## Document segment
------------
14. Expenses. Except as otherwise set forth herein, each party hereto shall pay its own expenses incident to this Agreement and all action taken in preparation for effecting the provisions of this Agreement.
15. Notices. Any notice, request, instruction, correspondence or other document to be given hereunder by either party to the other shall be in writing and delivered in person or by courier service requiring acknowledgment of receipt of delivery or mailed by certified mail, postage prepaid and return receipt requested, or by telecopier, as follows:
If to the EXH, addressed to:
Exterran Holdings, Inc.
00000 Xxxxxxxxxx Xxxxx
Xxxxxxx, Xxxxx 00000
Attention: General Counsel
Telecopy: (000) 000-0000
with a copy, which will not constitute notice, to:
Xxxxxx & Xxxxxxx LLP
000 Xxxx Xxxxxx, 00xx Xxxxx
Xxxxxxx, Xxxxx 00000
Attention: Xxxx X. Xxxxxxxx
Telecopy: (000) 000-0000
If to EXLP, addressed to:
Exterran Partners, L.P.
00000 Xxxxxxxxxx Xxxxx
Xxxxxxx, Xxxxx 00000
Attention: Xxxxx X. Xxxxx
Telecopy: (000) 000-0000
with a copy, which will not constitute notice, to:
Akin Gump Xxxxxxx Xxxxx & Xxxx LLP
0000 Xxxxxxxxx Xxxxxx, 00xx Xxxxx
Xxxxxxx, Xxxxx 00000
Attention: Xxxx Xxxxxxxx
Telecopy: (000) 000-0000
Notice given by personal delivery, courier service or telecopier shall be effective upon actual receipt. Notice given by mail shall be effective at the close of business on the third business day following the day when placed in the mail, certified, with postage prepaid and return receipt requested, appropriately addressed. Any party may change any address to which notice is to be given to it by giving notice as provided above of such change of address.
------------
## Items
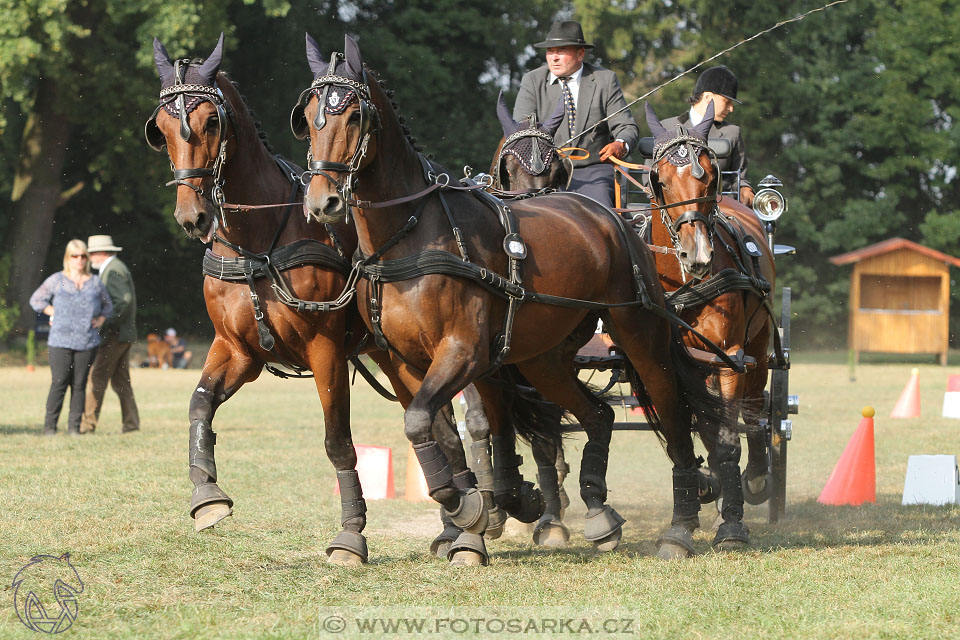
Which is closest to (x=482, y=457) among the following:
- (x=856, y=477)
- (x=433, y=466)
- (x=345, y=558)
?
(x=345, y=558)

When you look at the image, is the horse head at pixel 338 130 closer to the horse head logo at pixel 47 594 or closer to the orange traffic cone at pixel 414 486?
the horse head logo at pixel 47 594

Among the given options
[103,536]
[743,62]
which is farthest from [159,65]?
[743,62]

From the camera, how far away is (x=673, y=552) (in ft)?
20.0

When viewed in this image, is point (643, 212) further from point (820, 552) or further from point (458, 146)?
point (458, 146)

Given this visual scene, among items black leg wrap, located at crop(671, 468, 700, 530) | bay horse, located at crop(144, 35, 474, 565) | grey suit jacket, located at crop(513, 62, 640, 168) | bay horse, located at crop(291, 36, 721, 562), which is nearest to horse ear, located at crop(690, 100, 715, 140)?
bay horse, located at crop(291, 36, 721, 562)

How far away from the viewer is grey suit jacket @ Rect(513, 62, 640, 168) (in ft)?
24.3

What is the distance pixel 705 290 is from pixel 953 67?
29.4m

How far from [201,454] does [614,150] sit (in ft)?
10.3

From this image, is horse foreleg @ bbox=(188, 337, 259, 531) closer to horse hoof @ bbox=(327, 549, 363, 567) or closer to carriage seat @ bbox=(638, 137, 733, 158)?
horse hoof @ bbox=(327, 549, 363, 567)

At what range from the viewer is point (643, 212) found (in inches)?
289

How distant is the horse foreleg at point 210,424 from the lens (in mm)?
5277

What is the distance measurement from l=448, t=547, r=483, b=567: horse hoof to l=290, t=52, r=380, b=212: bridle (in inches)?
75.6

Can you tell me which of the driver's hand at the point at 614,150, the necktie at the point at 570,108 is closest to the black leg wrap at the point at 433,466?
the driver's hand at the point at 614,150

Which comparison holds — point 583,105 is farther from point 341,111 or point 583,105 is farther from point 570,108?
point 341,111
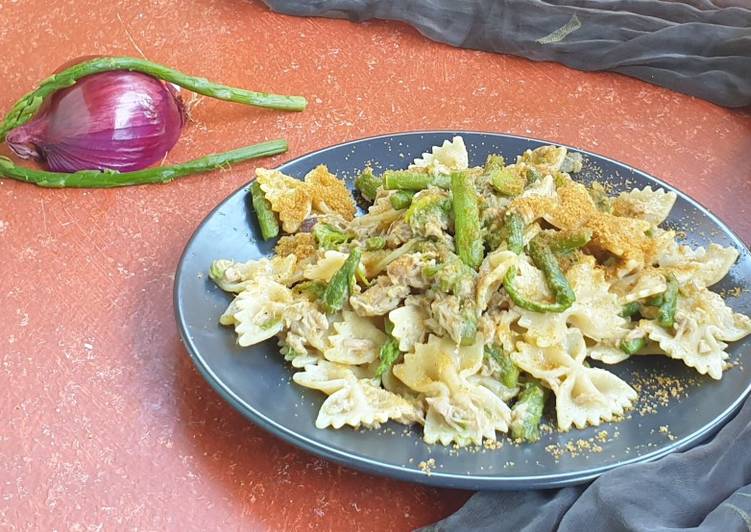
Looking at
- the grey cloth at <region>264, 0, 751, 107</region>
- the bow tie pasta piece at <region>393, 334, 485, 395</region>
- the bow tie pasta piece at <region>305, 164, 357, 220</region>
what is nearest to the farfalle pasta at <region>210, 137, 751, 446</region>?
the bow tie pasta piece at <region>393, 334, 485, 395</region>

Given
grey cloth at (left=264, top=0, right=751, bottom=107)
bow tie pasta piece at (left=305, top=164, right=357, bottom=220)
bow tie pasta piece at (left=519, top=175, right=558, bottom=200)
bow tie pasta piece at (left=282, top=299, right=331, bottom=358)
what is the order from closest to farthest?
bow tie pasta piece at (left=282, top=299, right=331, bottom=358)
bow tie pasta piece at (left=519, top=175, right=558, bottom=200)
bow tie pasta piece at (left=305, top=164, right=357, bottom=220)
grey cloth at (left=264, top=0, right=751, bottom=107)

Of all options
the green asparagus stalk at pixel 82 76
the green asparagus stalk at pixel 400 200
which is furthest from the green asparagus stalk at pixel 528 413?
the green asparagus stalk at pixel 82 76

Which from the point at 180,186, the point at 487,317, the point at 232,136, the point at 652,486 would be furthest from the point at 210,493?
the point at 232,136

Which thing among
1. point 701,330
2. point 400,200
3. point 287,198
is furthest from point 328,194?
point 701,330

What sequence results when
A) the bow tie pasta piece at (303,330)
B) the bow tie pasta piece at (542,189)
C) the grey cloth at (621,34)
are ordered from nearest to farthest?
the bow tie pasta piece at (303,330), the bow tie pasta piece at (542,189), the grey cloth at (621,34)

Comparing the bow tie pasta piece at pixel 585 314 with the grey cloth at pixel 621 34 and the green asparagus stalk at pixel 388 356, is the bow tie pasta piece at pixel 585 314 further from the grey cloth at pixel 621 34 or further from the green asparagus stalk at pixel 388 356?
the grey cloth at pixel 621 34

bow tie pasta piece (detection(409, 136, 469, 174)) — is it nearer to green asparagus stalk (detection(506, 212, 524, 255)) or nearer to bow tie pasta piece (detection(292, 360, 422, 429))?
green asparagus stalk (detection(506, 212, 524, 255))
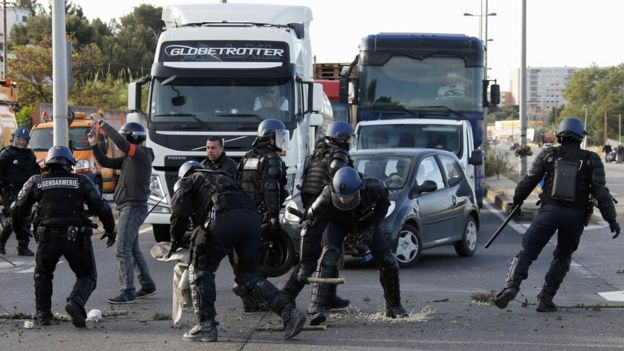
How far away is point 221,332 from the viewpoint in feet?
28.9

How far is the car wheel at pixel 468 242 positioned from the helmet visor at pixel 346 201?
6.15 metres

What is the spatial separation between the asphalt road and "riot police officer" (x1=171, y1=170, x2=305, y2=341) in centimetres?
22

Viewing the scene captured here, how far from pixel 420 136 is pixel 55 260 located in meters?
11.3

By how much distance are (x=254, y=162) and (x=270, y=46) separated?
5760 millimetres

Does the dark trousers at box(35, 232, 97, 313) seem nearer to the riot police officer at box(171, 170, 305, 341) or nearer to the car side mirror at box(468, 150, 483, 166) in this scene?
the riot police officer at box(171, 170, 305, 341)

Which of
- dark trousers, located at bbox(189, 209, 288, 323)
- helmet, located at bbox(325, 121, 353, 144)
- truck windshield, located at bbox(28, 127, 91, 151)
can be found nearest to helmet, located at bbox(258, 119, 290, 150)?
helmet, located at bbox(325, 121, 353, 144)

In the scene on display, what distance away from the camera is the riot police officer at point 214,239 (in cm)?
830

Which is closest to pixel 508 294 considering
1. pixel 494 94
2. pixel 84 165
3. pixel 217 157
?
pixel 217 157

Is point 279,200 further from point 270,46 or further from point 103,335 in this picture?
point 270,46

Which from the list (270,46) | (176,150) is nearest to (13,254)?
(176,150)

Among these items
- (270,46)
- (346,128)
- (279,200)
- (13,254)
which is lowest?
(13,254)

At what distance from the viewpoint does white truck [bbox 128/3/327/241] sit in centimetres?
1505

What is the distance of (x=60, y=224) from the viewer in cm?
916

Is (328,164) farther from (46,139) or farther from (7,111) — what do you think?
(46,139)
------------
## Complete the following
1/ Answer these questions using the agreement excerpt above the listing:
(a) Unless the agreement says otherwise, who pays each party's expenses connected with the agreement?
(b) To whose attention should a notice to EXH be addressed at Exterran Holdings, Inc.?
(c) When does a notice sent by mail take effect?
2/ Reproduce the part of the agreement excerpt that runs from "14. Expenses. Except" up to and including "Exterran Holdings, Inc.".

## Answers for the exercise
1/
(a) Each party pays its own expenses.
(b) The General Counsel.
(c) At the close of business on the third business day after the day it is placed in the mail, certified, with postage prepaid and return receipt requested, appropriately addressed.

2/
14. Expenses. Except as otherwise set forth herein, each party hereto shall pay its own expenses incident to this Agreement and all action taken in preparation for effecting the provisions of this Agreement.
15. Notices. Any notice, request, instruction, correspondence or other document to be given hereunder by either party to the other shall be in writing and delivered in person or by courier service requiring acknowledgment of receipt of delivery or mailed by certified mail, postage prepaid and return receipt requested, or by telecopier, as follows:
If to the EXH, addressed to:
Exterran Holdings, Inc.